• _WHAT TO WORK ON_: Copy the records below exactly as they are written.
— Begin INPUT RECORDS —
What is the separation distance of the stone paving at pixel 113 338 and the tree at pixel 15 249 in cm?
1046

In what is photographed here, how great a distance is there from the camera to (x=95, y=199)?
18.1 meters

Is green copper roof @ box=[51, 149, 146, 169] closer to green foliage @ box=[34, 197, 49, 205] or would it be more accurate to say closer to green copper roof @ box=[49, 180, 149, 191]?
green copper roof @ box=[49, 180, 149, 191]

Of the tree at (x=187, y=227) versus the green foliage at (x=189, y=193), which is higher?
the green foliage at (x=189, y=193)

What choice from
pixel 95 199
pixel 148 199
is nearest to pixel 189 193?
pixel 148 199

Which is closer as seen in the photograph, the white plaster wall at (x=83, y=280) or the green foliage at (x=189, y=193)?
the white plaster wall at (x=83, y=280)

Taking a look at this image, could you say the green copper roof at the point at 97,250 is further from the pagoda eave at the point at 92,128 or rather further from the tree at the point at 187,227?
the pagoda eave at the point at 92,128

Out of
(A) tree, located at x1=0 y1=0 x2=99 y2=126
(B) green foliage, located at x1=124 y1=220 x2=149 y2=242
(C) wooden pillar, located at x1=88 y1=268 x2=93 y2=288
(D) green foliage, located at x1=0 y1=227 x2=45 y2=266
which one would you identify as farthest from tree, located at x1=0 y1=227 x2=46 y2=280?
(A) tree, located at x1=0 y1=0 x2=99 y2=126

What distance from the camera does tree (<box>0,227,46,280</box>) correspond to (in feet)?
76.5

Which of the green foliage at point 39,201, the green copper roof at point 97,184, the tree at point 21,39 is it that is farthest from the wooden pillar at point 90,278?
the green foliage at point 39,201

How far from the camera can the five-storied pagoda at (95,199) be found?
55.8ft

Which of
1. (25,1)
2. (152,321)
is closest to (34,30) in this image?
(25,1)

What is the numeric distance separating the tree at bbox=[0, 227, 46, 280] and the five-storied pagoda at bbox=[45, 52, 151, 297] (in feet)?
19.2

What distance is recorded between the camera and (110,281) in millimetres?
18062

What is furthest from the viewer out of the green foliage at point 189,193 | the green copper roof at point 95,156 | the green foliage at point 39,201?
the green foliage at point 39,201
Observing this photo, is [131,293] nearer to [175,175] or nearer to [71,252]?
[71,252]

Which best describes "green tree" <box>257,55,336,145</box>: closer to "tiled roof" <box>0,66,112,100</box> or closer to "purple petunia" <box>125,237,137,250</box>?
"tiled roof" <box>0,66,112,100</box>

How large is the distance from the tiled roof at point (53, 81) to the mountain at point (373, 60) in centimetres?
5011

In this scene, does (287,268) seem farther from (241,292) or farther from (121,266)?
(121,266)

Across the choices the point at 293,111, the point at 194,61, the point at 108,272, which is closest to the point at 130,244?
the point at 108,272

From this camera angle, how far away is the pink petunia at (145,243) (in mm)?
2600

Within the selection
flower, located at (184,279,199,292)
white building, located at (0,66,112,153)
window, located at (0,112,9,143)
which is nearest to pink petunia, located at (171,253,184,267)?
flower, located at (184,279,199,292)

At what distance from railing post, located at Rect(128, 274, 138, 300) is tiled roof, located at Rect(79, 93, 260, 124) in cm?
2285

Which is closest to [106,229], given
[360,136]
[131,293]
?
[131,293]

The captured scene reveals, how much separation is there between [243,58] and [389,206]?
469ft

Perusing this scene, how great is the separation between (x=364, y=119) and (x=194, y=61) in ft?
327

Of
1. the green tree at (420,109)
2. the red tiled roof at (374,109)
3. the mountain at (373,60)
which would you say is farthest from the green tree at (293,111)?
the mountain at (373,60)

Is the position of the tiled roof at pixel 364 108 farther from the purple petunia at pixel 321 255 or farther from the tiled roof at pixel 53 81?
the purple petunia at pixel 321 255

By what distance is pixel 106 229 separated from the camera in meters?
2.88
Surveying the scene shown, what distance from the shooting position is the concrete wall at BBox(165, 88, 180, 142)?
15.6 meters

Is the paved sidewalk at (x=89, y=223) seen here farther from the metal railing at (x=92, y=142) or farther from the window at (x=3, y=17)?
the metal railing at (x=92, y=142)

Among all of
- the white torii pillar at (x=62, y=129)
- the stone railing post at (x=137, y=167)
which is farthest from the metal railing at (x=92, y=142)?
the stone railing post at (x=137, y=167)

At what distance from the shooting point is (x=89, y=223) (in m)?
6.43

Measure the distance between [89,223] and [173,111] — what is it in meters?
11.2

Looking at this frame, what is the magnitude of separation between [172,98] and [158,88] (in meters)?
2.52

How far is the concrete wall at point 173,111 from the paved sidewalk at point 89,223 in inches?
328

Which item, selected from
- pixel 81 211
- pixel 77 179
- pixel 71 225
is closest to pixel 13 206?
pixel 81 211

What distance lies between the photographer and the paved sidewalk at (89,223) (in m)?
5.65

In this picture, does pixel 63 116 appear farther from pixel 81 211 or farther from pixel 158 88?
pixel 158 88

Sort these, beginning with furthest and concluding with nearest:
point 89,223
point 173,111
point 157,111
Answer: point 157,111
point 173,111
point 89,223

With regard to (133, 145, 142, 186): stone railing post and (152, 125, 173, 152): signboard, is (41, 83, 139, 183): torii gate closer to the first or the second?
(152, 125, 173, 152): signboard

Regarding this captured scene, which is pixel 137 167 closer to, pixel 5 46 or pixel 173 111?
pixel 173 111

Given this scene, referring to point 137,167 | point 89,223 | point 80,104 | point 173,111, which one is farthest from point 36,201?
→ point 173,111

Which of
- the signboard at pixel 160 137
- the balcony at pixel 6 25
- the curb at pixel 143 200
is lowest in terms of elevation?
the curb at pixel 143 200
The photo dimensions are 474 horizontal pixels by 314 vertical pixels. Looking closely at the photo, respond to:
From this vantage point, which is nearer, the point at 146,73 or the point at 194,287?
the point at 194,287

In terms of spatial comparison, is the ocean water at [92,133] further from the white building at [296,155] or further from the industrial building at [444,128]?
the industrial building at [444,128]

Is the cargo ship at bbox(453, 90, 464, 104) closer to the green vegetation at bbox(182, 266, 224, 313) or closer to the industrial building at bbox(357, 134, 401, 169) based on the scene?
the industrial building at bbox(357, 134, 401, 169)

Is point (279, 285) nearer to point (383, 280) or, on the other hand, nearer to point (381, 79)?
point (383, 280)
— End INPUT RECORDS —
• _FULL OUTPUT_:
What is the separation distance of the stone paving at pixel 113 338 and the tree at pixel 15 249 in cm?
1046

In what is photographed here, how great a distance is there from the camera to (x=95, y=199)?
18.1 meters

Is green copper roof @ box=[51, 149, 146, 169] closer to green foliage @ box=[34, 197, 49, 205] or would it be more accurate to say closer to green copper roof @ box=[49, 180, 149, 191]?
green copper roof @ box=[49, 180, 149, 191]

Of the tree at (x=187, y=227) versus the green foliage at (x=189, y=193), which is higher?
the green foliage at (x=189, y=193)

What choice from
pixel 95 199
pixel 148 199
is nearest to pixel 189 193?
pixel 148 199

Which is closer as seen in the photograph, the white plaster wall at (x=83, y=280) or the green foliage at (x=189, y=193)?
the white plaster wall at (x=83, y=280)

Taking a look at this image, could you say the green copper roof at the point at 97,250 is further from the pagoda eave at the point at 92,128 or rather further from the tree at the point at 187,227?
the pagoda eave at the point at 92,128

Out of
(A) tree, located at x1=0 y1=0 x2=99 y2=126
(B) green foliage, located at x1=124 y1=220 x2=149 y2=242
(C) wooden pillar, located at x1=88 y1=268 x2=93 y2=288
(D) green foliage, located at x1=0 y1=227 x2=45 y2=266
which one would you identify as farthest from tree, located at x1=0 y1=227 x2=46 y2=280?
(A) tree, located at x1=0 y1=0 x2=99 y2=126

What distance from the camera does tree (<box>0,227,46,280</box>) correspond to (in feet)?
76.5

Which of the green foliage at point 39,201, the green copper roof at point 97,184, the tree at point 21,39 is it that is farthest from the wooden pillar at point 90,278?
the green foliage at point 39,201

How far from the camera can the five-storied pagoda at (95,199) be found?
55.8ft

Which of
1. (25,1)
2. (152,321)
is closest to (34,30) in this image?
(25,1)

What is the numeric distance separating the tree at bbox=[0, 227, 46, 280] and the five-storied pagoda at bbox=[45, 52, 151, 297] (in feet)?
19.2

What distance is recorded between the camera and (110,281) in millimetres?
18062

What is furthest from the viewer out of the green foliage at point 189,193 | the green copper roof at point 95,156 | the green foliage at point 39,201?
the green foliage at point 39,201
Observing this photo, is [131,293] nearer to [175,175] or nearer to [71,252]?
[71,252]

Which best describes "green tree" <box>257,55,336,145</box>: closer to "tiled roof" <box>0,66,112,100</box> or closer to "purple petunia" <box>125,237,137,250</box>?
"tiled roof" <box>0,66,112,100</box>

How large is the distance from the tiled roof at point (53, 81) to the mountain at point (373, 60) in centimetres?
5011

In this scene, does (287,268) seem farther from (241,292) or farther from (121,266)?
(121,266)

Across the choices the point at 293,111, the point at 194,61, the point at 108,272, which is closest to the point at 130,244?
the point at 108,272

From this camera angle, how far away is the pink petunia at (145,243) (in mm)?
2600

Within the selection
flower, located at (184,279,199,292)
white building, located at (0,66,112,153)
window, located at (0,112,9,143)
which is nearest to pink petunia, located at (171,253,184,267)?
flower, located at (184,279,199,292)

At what distance from railing post, located at Rect(128, 274, 138, 300) is tiled roof, located at Rect(79, 93, 260, 124) in cm?
2285

Which is closest to [106,229], given
[360,136]
[131,293]
?
[131,293]

The captured scene reveals, how much separation is there between [243,58] and [389,206]?
469ft

Perusing this scene, how great is the separation between (x=364, y=119) and (x=194, y=61) in ft?
327

Of
1. the green tree at (420,109)
2. the red tiled roof at (374,109)
3. the mountain at (373,60)
which would you say is farthest from the green tree at (293,111)?
the mountain at (373,60)

Is the position of the tiled roof at pixel 364 108 farther from the purple petunia at pixel 321 255 or farther from the tiled roof at pixel 53 81?
the purple petunia at pixel 321 255

By what distance is pixel 106 229 separated from the camera in meters?
2.88
Surveying the scene shown, what distance from the shooting position is the concrete wall at BBox(165, 88, 180, 142)?
15.6 meters

Is the paved sidewalk at (x=89, y=223) seen here farther from the metal railing at (x=92, y=142) or farther from the window at (x=3, y=17)?
the metal railing at (x=92, y=142)

Among all of
- the white torii pillar at (x=62, y=129)
- the stone railing post at (x=137, y=167)
which is farthest from the metal railing at (x=92, y=142)?
the stone railing post at (x=137, y=167)

At what distance from the shooting point is (x=89, y=223) (in m)?
6.43

Measure the distance between [89,223] and [173,111] — what is it in meters?
11.2

Looking at this frame, what is the magnitude of separation between [172,98] and [158,88] (in meters)?
2.52

How far is the concrete wall at point 173,111 from the paved sidewalk at point 89,223 in inches?
328

Which item, selected from
- pixel 81 211
- pixel 77 179
- pixel 71 225
is closest to pixel 13 206?
pixel 81 211

What distance lies between the photographer and the paved sidewalk at (89,223) (in m)?
5.65

In this picture, does pixel 63 116 appear farther from pixel 81 211 or farther from pixel 158 88?
pixel 158 88

Sort these, beginning with furthest and concluding with nearest:
point 89,223
point 173,111
point 157,111
Answer: point 157,111
point 173,111
point 89,223

With regard to (133, 145, 142, 186): stone railing post and (152, 125, 173, 152): signboard, is (41, 83, 139, 183): torii gate closer to the first or the second?
(152, 125, 173, 152): signboard

Regarding this captured scene, which is pixel 137 167 closer to, pixel 5 46 or pixel 173 111?
pixel 173 111

Given this scene, referring to point 137,167 | point 89,223 | point 80,104 | point 173,111, which one is farthest from point 36,201?
→ point 173,111

Which of
- the signboard at pixel 160 137
- the balcony at pixel 6 25
- the curb at pixel 143 200
is lowest in terms of elevation?
the curb at pixel 143 200
The photo dimensions are 474 horizontal pixels by 314 vertical pixels. Looking closely at the photo, respond to:
From this vantage point, which is nearer, the point at 146,73 or the point at 194,287?
the point at 194,287

In terms of spatial comparison, is the ocean water at [92,133] further from the white building at [296,155] or further from the industrial building at [444,128]?
the industrial building at [444,128]

Is the cargo ship at bbox(453, 90, 464, 104) closer to the green vegetation at bbox(182, 266, 224, 313) or closer to the industrial building at bbox(357, 134, 401, 169) based on the scene?
the industrial building at bbox(357, 134, 401, 169)

Is point (279, 285) nearer to point (383, 280) or, on the other hand, nearer to point (381, 79)?
point (383, 280)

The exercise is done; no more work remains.